The stiffness optimization is first conducted using the BESO method with Vf* = 50%, rmin = 1 m, and ER = 1%. The corresponding stiffness design is presented in Fig. 6b. The design exhibits a concentration of material in the lower part of the structure, while the upper part features thinner structural members. Upon applying the wind load on both sides, the first buckling modes are observed in Fig. 6c and d, where a localized buckling is clearly evident at the top of the structure (indicated by the red circle). Additionally, a high level of strain energy density is observed in the upper part of the structure, while the lower part possesses relatively low strain energy density. The lowest BLF \({\lambda }_{1}^{C}\) of the stiffness design is only 0.127, corresponding to a critical load \(P_{cr} = \lambda_{1}^{C} \times P = 127 {\text{kN}}\). Therefore, the obtained stiffness design cannot be used in practical applications, as it may be susceptible to severe buckling issues.

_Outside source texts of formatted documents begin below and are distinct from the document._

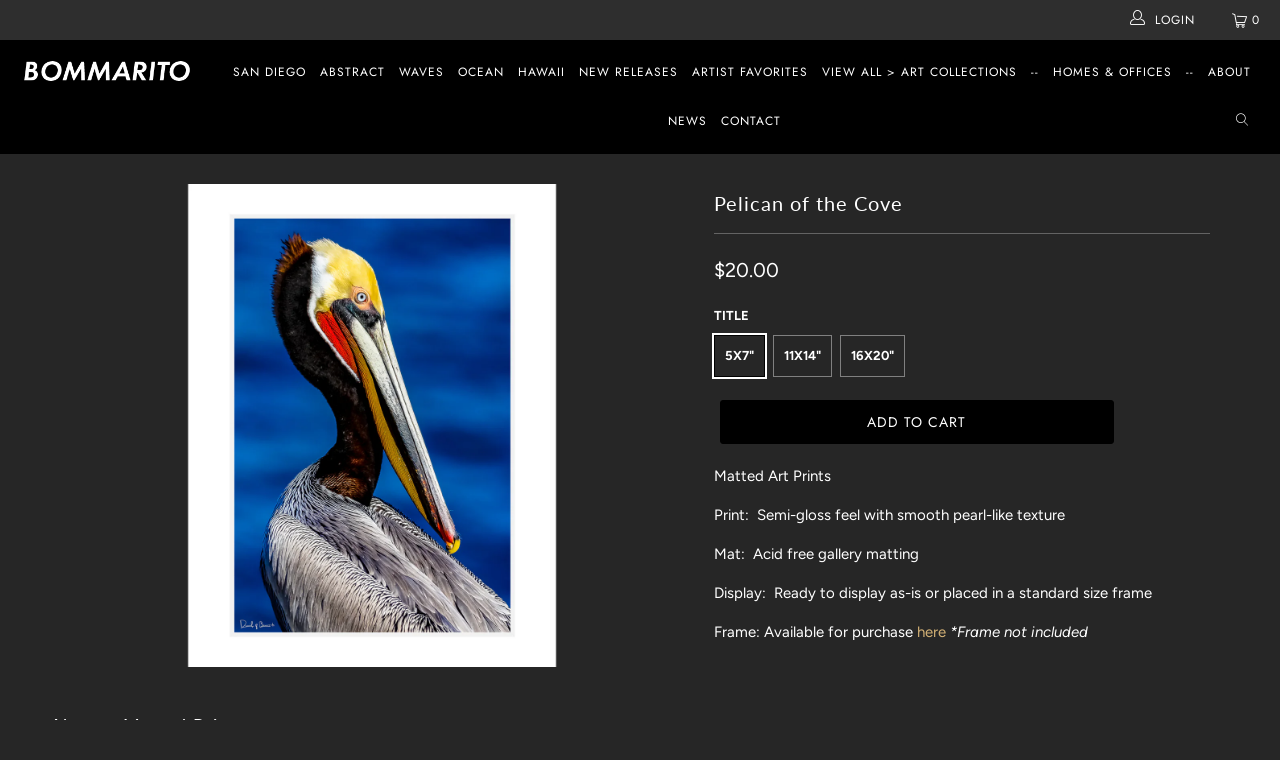

--- FILE ---
content_type: text/css
request_url: https://bommaritoart.myshopify.com/cdn/shop/t/2/assets/additional.css?v=167278490529814445761568045956
body_size: 182
content:
.no-products{font-size:15px}.container800{max-width:800px;margin:0 auto}.container600{max-width:600px;margin:0 auto}.container-youtube{position:relative;padding-bottom:56.25%;height:0;overflow:hidden;max-width:100%;margin-bottom:65px}.container-youtube iframe,.container-youtube object,.container-youtube embed{position:absolute;top:0;left:0;width:100%;height:100%}@media (max-width: 797px){.mobile{display:normal}.not-mobile{display:none}.action_button{border:1px solid #ffffff}a.action_button{border:1px solid #636363}}@media (min-width: 798px){.mobile{display:none}.not-mobile{display:normal}}.crossed-out{background-image:none}.swatch .swatch-element.soldout label{filter:alpha(opacity=100);-khtml-opacity:1;-moz-opacity:1;opacity:1}.row-container{display:flex;flex-direction:row;align-items:center;justify-content:center}.row-third{margin:0 10px;width:33%}.row-half{width:50%;margin:0 10px}@media (max-width: 797px){.row-container{display:flex;flex-direction:column;align-items:center;justify-content:center}.row-third{margin:0;width:100%}.row-half{width:100%}}.row-gallery{display:flex;flex-direction:row;align-items:center;justify-content:center}.row-previous{max-width:150px}.row-h1{flex:1;text-align:left}.row-next{max-width:150px;margin-left:15px}.mobile a.action_button,.not-mobile a.action_button{padding:0 10px;min-height:25px;height:25px;font-size:10px}.mobile h1,.not-mobile h1{margin:0}.mobile .feature_divider{margin-top:5px}.not-mobile .feature_divider{margin-bottom:40px}.not-mobile{margin-top:-20px}.not-mobile h1{font-size:16px}.location{margin-top:-15px}.product_section .short{margin-bottom:0}.gallery-main-image{margin:10px auto}.gallery-main-image img{display:block;margin-left:auto;margin-right:auto}.location-text{display:block;margin-top:-12px;margin-bottom:20px}.description-short{display:block}.radio-horizontal,.radio-horizontal label{display:inline}.center input{margin:0 auto}label{text-transform:none}.horizontal-menu{text-align:center;margin:25px 0}.horizontal-menu a{padding:15px;line-height:2.8em;white-space:nowrap}.paginate .current,.paginate .page a:hover,.paginate .current:hover,a.tag:hover{color:#000}.menu li.search_link{display:inline-block;float:right}.top10{margin-top:10px}.top20{margin-top:20px}#contact_form .quote{color:#9f6000;background-color:#feefb3;border-color:#feefb3}.row-next a span,.row-previous a span,.nav_arrows a,.nav_arrows a span{color:#fff}.nav_arrows a:hover{color:gray}.article-pagination a{color:#fff}.article-pagination a:hover{color:gray}.article-pagination a span{color:#fff}.tabs a{color:gray}.tabs a:hover{color:#fff}.article-promo{margin:40px auto 20px;padding:20px;background-color:gray;max-width:500px;border-radius:3px}.swatch-element{border-color:gray}
/*# sourceMappingURL=/cdn/shop/t/2/assets/additional.css.map?v=167278490529814445761568045956 */
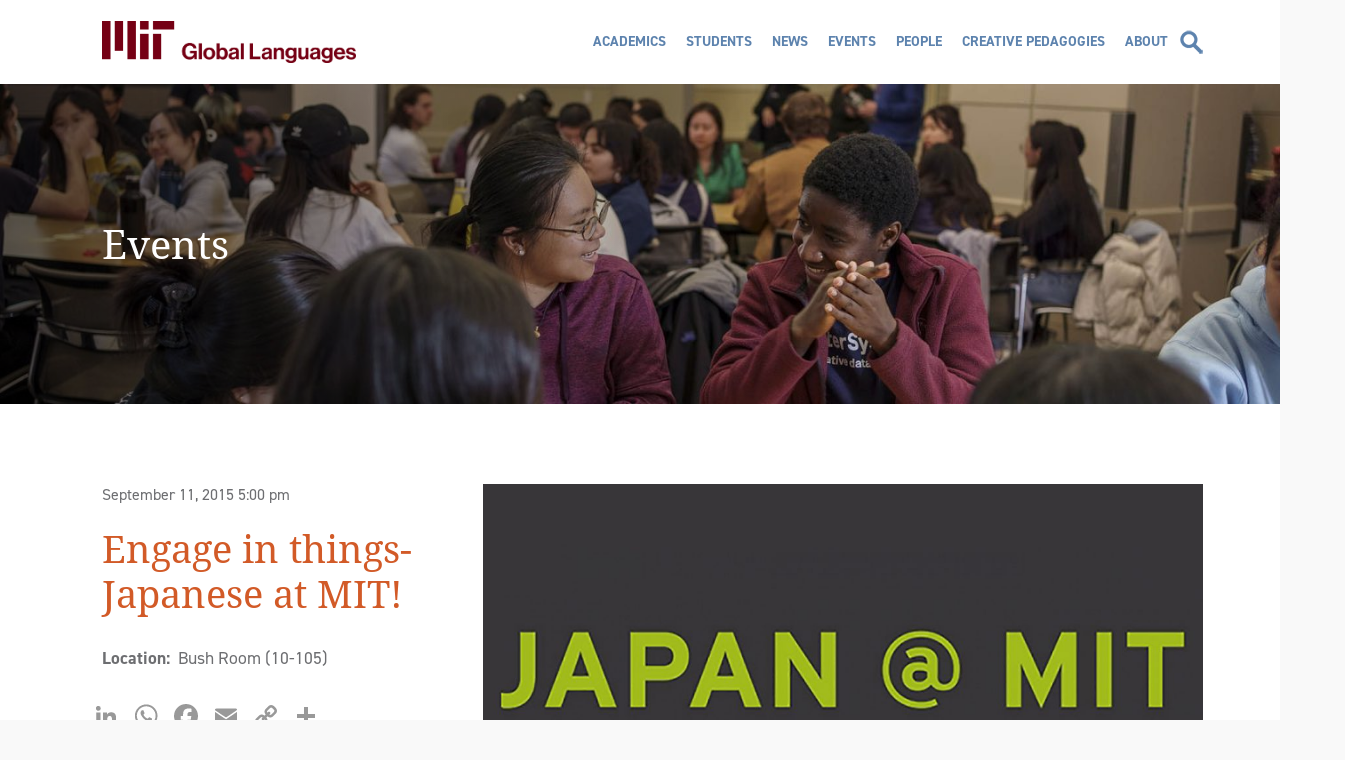

--- FILE ---
content_type: text/css
request_url: https://languages.mit.edu/wp-content/plugins/responsive-video-shortcodes/assets/respvid.css?ver=6.8.3
body_size: 423
content:
/**
 * @package ResponsiveVideoShortcodes
 * @version 1.2.4
 * @author Felix Arntz <felix-arntz@leaves-and-love.net>
 */

.resp-video-wrapper {
  position: relative;
  height: 0;
  margin-bottom: 1em;
}

.size-4-3 {
  padding-bottom: 75%;
}

.size-16-9 {
  padding-bottom: 56.25%;
}

.size-21-9 {
  padding-bottom: 42.86%;
}

.size-3-2 {
  padding-bottom: 66.66%;
}

.size-3-1 {
  padding-bottom: 33.33%;
}

.size-5-6 {
  padding-bottom: 120%;
}

.size-1-1 {
  padding-bottom: 100%;
}

.resp-video-wrapper iframe, .resp-video-wrapper object, .resp-video-wrapper embed {
  position: absolute !important;
  margin: 0 !important;
  width: 100% !important;
  height: 100% !important;
}

.resp-video-left {
  float: left;
  margin-right: 1%;
}
.resp-video-center {
  float: none;
  clear: both;
  margin: 0px auto 0px auto;
}
.resp-video-right {
  float: right;
  margin-left: 1%;
}

.resp-num-1 {
  width: 100%;
}
.resp-num-2 {
  width: 49%;
}
.resp-num-3 {
  width: 32%;
}
.resp-num-4 {
  width: 24%;
}
.resp-num-5 {
  width: 19%;
}
.resp-num-6 {
  width: 15%;
}

.clear {
  float: none;
  clear: both;
}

The buckling-constrained optimization is conducted using the BESO approach in this example. The parameters employed in the optimization include ER = 0.1%, rmin = 0.75 m, and \(\underline {\lambda } = 10 \times \lambda_{1}^{C} = 1.27\). The resulting buckling-reinforced structure is shown in Fig. 7a, where the material is relocated from the lower part of the structure to the upper part. Thin members in the upper part are separated, and additional members are generated to resist buckling (as indicated by the red circle). The first buckling modes, illustrated in Fig. 7b and c, show that the buckling-reinforce structure exhibits a more global buckling mode, and the strain energy density distributes more evenly compared to that of the stiffness design (Fig. 6c and d). The lowest BLF \({\lambda }_{1}^{B}\) of the buckling-reinforced design is increased to 1.27, corresponding to a much higher critical load \(P_{cr} = \lambda_{1}^{B} \times P = 1270 {\text{kN}}\). Moreover, the stiffness of the buckling-reinforced structure is decreased by only 1.0% compared to that of the stiffness design.

Fig. 7
figure 7

Buckling-constrained optimization: a optimization result and b first buckling mode under left wind load; and c first buckling mode under right wind load. Buckling modes are colored from blue to red, corresponding to the logarithm of normalized strain energy density from low to high

This example clearly illustrates the vital necessity of accounting for buckling effects in architectural design. Stiffness designs may be prone to severe buckling issues, which can compromise the structural safety of civil constructions. In contrast, the implementation of the proposed buckling-constrained topology optimization algorithm offers a robust solution for achieving more efficient and stable designs in civil engineering. By integrating buckling constraints into the optimization process, this algorithm ensures that the resulting designs are not only structurally sound but also aesthetically appealing.

6 Conclusions

This study has comprehensively explored the application of topology optimization considering buckling through the use of the BESO method. The focus on buckling considerations is a critical advancement for enhancing the reliability and safety of civil structures. Through a series of detailed numerical examples, including a compressed column, a frame structure, and a high-rise building, the study has demonstrated the effectiveness of the BESO method in significantly enhancing structural stability with minimal compromises to compliance. These examples not only underscore the algorithm’s capability in maximizing the buckling load factor and addressing buckling-constrained problems but also highlight its practical applicability in real-world scenarios. The detailed mathematical modeling, sensitivity analyses, and optimization procedures presented provide a robust framework for engineers and researchers aiming to effectively integrate buckling considerations into structural design. This approach not only ensures structural integrity but also optimizes material usage, making it a sustainable choice for future engineering projects. For future research, extending the current algorithm to 3D structures and exploring parallel computing for large-scale applications is essential for broader practical use in real-world engineering problems.